Aku loves football, so he make up for the games he’d missed it by listening to his father while he entertained, narrating events and argued statistics about the games played and yet to be played at the bar. Aku has become so attached to Chelsea FC in the English premiere league, irrespective of the fact he know next to nothing about them. Most of his friends claimed to be fans too. Once he was laughed to scorn when he wore a shirt with the name Robben crested on it. He never saw him play before or how he looked, but to belong, he bragged about his awesome performance in their last game, ignorant of the fact that the player left the club a few years ago. He was never really forgiven for that mistake, the name Robben stuck to him as a nickname among his peers.

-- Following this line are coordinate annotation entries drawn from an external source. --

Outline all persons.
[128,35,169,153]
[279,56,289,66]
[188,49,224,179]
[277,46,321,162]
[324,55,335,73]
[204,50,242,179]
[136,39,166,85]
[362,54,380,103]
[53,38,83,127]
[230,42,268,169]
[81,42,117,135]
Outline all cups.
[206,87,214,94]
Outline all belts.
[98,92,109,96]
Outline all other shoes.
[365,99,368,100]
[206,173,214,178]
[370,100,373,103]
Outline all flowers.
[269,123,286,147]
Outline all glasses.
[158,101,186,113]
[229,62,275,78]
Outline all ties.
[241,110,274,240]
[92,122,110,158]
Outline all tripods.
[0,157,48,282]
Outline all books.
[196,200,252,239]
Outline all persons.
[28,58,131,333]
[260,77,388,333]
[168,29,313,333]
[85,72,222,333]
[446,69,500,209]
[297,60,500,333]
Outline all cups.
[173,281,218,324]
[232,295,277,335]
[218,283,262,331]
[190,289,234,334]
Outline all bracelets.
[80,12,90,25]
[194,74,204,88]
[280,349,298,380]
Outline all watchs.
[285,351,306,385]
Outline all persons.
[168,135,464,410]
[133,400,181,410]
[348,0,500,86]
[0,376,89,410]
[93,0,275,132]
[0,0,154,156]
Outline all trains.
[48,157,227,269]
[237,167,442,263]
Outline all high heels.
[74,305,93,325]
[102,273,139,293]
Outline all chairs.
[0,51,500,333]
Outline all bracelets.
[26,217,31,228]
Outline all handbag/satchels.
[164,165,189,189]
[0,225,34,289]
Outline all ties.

The day before was one of those days when Ndulue talked soccer. It was 9:30 pm and the moon had assumed its post when Akubike set out to bring his father home. While waiting for the father to summarize, he was offered a beer by a man in the audience who wanted the entertainment to go on a little longer. He pulled out a seat and sat to it. From one bottle to a few more he went, soon he became stone drunk. It took Ije and her drunken father about half an hour to carry him home at a few minutes after midnight. A journey a strolling young couple would have completed in 10 minuets on a flower field. They both had their bowels and intestines emptied all over her. A flush with a full bucket of water welcomed them before they stepped inside, courtesy of Mama Aku, his mother. 
They all live in one of the streets by the edge of the notorious slum neighborhood in Abakpa overrun by zinc shacks and hovels. In the infamous ‘face me-I-Face you’ setup that the area is known for, they occupy two rooms. Half of one Akubuike’s mother used as her food mart, the other half as kitchen. The second serves as the living area containing the seat where Aku slept, a rolled up blue nylon mat leaning on the corner for ije surrounded by a cluster of battered plastic buckets and jerry cans, and the old foam which used by their parents is folded to a corner to provide room for the day. They are first in the row of rooms whose rusty roofs inclined towards the opposite door, both donating to the narrow drainage with no definite boundary in the middle. The entire rooms in the building all shared the same bathroom and toilet.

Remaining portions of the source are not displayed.